When cyanidation ceased in 1944, the mill was converted to treat low grade sulphide ore by froth flotation, and became known as No. 2 Mill. It ceased operations in 1976.

In 1968, Mount Morgan Limited became a subsidiary of Peko Wallsend Limited.

In 1972, a new type of smelter, a flash smelter came into operation, replacing the reverberatory furnace. The flash smelter also produced matte which was converted to blister copper.

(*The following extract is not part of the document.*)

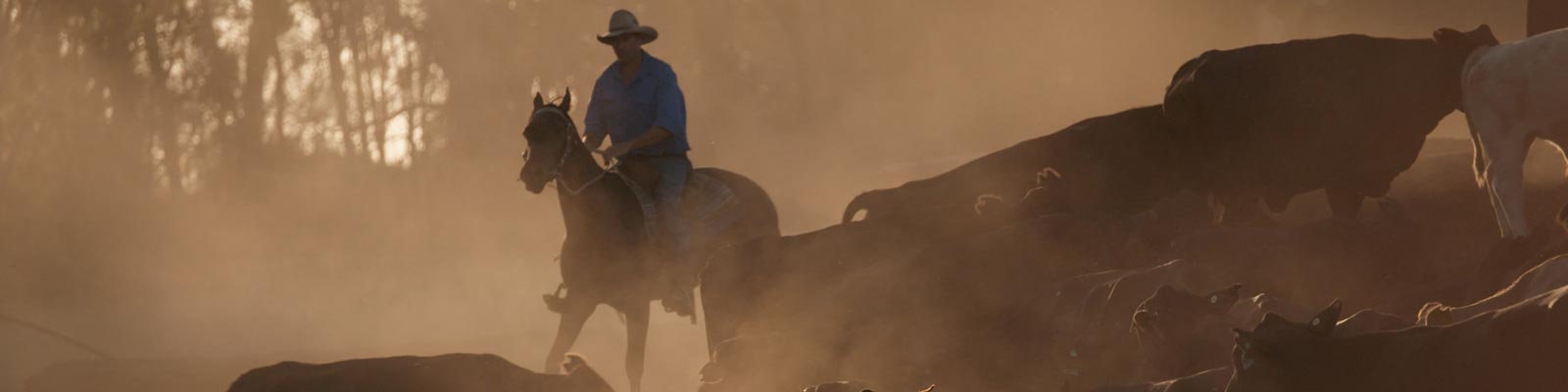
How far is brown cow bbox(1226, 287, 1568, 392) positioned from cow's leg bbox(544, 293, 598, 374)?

In July 1981, production of ore from the mine ceased. Mined for 99 years, Mount Morgan yielded a total of 225,000 kg of gold, 50,000 kg of silver and 360,000 tonnes of copper and Ironstone Mountain became a huge hole in the ground 1066 feet (325 metres) deep from the original mountain top.

No. 1 Mill continued to operate until 1982, treating ore from Mount Chalmers, but closed down when mining at Mount Chalmers also ceased.

The flash smelter continued to operate at full capacity, smelting concentrates from Peko's Warrego Mine near Tennant Creek, N.T. until July 7th, 1984, closing down when these concentrates were no longer available.

A Carbon-in Pulp cyanide plant, costing about 25 million dollars to construct and planned to recover gold and silver from accumulated mill tailings containing a gram of gold per tonne, commenced operations in September 1982 and ceased operations on the 9th November 1990. This plant produced a further 13979.293 kg of gold and 4535.167 kg of silver.

The carbon-in-pulp cyanide plant consists of reclaiming the stored tailings from the tailings dams by dredge, agitating the pulp with cyanide to dissolve the gold and silver, with subsequent agitation of the pulp with activated charcoal to absorb the gold from solution onto the charcoal. The charcoal containing the absorbed gold is separated from the pulp by passing the mixture over screens. The charcoal is desorbed by heating the loaded charcoal at 95 degrees C. in a strong caustic-cyanide solution, the gold and silver passing back into solution. The solution is electrolysed, the gold being deposited on steel wool. The steel wool plus precipitate is smelted with suitable fluxes to produce a gold-silver bullion. The carbon is re-activated by heating and used over again.